### [TASK DESCRIPTION]
For the data below, please report each line where the word "camera" is found.

*** INPUT FOR THIS TASK ***

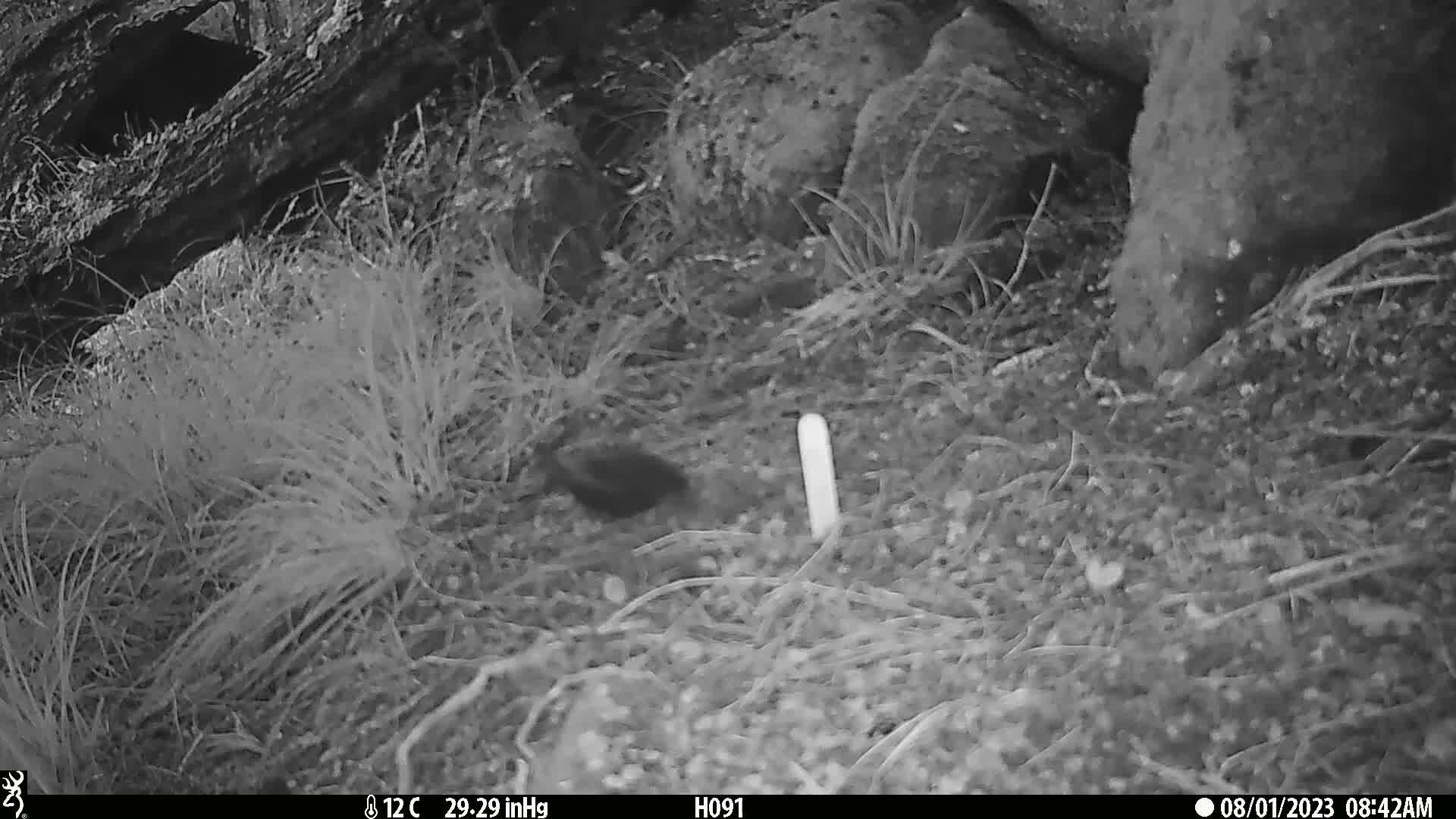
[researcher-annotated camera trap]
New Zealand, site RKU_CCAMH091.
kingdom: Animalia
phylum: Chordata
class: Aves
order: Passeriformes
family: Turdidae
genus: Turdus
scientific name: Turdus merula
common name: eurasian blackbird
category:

*** End of INPUT FOR THIS TASK ***
*** INPUT FOR THIS TASK ***

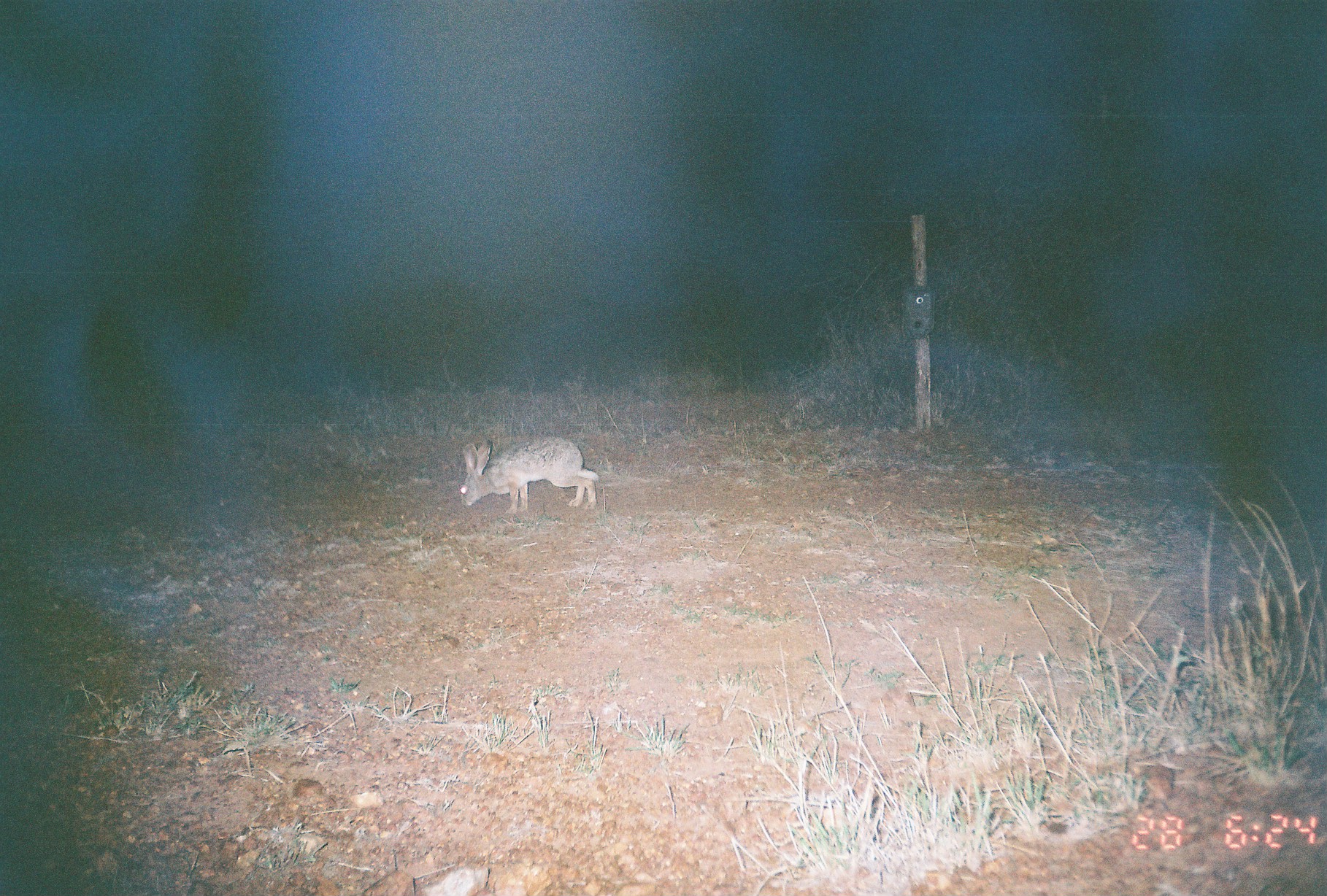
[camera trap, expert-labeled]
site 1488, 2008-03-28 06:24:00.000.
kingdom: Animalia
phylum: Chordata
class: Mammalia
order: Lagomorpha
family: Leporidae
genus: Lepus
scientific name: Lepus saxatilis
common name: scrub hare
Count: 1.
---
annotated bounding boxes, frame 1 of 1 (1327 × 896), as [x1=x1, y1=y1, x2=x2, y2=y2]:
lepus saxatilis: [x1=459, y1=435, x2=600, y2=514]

*** End of INPUT FOR THIS TASK ***

### [OUTPUT]
[researcher-annotated camera trap]
[camera trap, expert-labeled]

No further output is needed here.